Hal ini mendorong sifat mementingkan diri sendiri yang nantinya akan menjadi
awal dari sikap tidak amanah dan penyelewengan wewenang apabila menjadi elite
penguasa kelak. Boleh jadi mahasiswa yang melahirkan gerakan reformasi dan
mengawal pelaksanaan reformasi malah menjadi pihak yang mejadikan cita-cita
reformasi kelak jauh dari kata terwujud. Perlu adanya perubahan budaya pada
dunia kampus, dan harus dimulai tidak lain oleh mahasiswa itu sendiri. Mulai
dari hal kecil dan sekarang ini juga. Semua kegiatan pendidikan baik formal
mauapun non formal harus mengacu pada butir-butir pancasila dan sesuai dengan
semangat serta cita-cita persatuan. Budaya-budaya yang mengacu pada tindakan
korupsi yang telah disebutkan sebelumnya harus segera dikikis untuk mencegah
timbulnya mental korupsi di kalangan mahasiswa. Hal tersebut juga menjadi
penting adanya untuk mencegah merosotnya idealisme yang dulu sempat identik dengan
mahasiswa.
Tentunya tercapainya cita-cita reformasi bukan
menjadi tanggungjawab pemerintah semata, namun juga tanggungjawab semua pihak.

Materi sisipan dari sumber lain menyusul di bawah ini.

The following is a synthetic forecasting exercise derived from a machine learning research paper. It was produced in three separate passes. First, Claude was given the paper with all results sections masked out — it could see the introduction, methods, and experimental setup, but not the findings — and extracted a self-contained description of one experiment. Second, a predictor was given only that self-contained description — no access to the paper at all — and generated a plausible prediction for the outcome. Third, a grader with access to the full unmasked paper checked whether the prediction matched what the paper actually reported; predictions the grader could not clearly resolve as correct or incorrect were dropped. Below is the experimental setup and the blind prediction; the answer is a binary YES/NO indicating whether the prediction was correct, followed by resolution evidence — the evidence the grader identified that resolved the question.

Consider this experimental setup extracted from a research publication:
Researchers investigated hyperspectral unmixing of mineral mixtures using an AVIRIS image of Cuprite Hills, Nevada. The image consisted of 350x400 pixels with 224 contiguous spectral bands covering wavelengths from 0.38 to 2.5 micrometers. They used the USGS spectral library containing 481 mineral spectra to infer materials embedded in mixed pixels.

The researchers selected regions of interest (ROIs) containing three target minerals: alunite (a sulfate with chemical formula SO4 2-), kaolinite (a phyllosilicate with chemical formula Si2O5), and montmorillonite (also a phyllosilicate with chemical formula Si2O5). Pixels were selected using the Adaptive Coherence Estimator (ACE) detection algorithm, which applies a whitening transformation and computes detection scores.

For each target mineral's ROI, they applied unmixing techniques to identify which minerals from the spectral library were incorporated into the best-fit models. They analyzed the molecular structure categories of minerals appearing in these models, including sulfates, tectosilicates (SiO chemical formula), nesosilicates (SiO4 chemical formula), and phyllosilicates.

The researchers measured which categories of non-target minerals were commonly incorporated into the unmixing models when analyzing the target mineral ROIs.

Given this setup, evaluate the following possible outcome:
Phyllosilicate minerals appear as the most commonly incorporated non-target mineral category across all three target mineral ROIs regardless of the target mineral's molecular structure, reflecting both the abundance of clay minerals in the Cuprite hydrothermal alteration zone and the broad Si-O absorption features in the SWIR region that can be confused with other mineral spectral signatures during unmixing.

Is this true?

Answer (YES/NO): NO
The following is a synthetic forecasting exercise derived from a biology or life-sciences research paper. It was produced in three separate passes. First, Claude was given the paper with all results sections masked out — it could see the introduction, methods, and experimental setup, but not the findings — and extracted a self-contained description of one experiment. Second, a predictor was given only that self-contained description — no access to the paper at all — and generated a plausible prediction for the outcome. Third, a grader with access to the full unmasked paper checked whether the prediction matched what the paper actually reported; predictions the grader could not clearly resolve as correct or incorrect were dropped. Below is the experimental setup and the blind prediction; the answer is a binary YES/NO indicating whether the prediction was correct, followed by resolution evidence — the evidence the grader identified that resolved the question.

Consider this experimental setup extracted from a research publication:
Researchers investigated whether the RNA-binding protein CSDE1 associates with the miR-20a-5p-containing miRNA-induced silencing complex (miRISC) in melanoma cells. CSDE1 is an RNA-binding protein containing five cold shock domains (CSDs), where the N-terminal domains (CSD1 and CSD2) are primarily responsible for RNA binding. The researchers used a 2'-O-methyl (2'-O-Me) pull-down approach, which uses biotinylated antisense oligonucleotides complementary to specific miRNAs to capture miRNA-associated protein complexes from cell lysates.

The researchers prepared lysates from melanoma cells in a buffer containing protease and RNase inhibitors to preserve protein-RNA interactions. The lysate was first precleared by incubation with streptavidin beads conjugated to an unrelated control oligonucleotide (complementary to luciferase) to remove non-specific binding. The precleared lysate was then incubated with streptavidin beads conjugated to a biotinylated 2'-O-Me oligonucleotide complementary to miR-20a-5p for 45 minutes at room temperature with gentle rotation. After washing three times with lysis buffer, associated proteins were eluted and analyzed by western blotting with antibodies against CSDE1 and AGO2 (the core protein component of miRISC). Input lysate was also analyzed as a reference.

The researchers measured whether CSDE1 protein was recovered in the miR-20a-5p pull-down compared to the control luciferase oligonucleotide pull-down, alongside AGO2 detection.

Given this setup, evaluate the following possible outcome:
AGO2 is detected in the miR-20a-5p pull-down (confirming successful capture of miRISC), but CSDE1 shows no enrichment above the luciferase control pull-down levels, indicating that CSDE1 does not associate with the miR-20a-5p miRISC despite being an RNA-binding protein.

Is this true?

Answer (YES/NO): NO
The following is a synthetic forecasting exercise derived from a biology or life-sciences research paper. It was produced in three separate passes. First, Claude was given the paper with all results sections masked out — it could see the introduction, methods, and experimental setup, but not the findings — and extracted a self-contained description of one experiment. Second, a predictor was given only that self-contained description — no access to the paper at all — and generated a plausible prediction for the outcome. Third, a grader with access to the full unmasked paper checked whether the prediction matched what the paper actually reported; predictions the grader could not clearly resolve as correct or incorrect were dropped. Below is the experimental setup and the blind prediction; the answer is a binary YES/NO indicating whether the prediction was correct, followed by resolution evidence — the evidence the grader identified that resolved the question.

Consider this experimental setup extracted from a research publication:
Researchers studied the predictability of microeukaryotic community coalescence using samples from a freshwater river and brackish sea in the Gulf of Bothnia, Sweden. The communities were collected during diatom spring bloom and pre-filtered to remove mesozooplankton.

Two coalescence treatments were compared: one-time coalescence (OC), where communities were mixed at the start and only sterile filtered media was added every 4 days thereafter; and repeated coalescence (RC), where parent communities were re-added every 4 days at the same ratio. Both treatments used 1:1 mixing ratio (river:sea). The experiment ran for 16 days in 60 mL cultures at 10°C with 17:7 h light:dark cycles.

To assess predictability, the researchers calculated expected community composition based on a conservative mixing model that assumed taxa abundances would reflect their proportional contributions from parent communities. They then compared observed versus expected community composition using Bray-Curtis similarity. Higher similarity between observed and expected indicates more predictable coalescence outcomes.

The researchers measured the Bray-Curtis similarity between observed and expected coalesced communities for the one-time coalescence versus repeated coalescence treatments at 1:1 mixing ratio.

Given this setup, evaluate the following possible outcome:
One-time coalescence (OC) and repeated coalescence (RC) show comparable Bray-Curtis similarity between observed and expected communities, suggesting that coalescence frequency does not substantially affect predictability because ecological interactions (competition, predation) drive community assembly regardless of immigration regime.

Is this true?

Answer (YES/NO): NO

Mahasiswa yang menjadi pengawal pelaksanaan reformasi perlu membenahi diri
sejak dini agar tidak terjadi shock culture ketika mendapat giliran menjalankan
amanah reformasi dari generasi sebelumnya. Apabila kerjasama yang apik dari
semua pihak dapat terlaksana, bukan mustahil suatu saat cita-cita reformasi
akan dapat terwujud sepenuhnya untuk kesejahteraan seluruh rakyat Indonesia.
Peranan Pancasila
Pancasila dibaikan dalam tata pemerintahan
Sebagai Dasar negara Pancasila seharusnya
mampu dijadikan sebagai landasan pemerintahan.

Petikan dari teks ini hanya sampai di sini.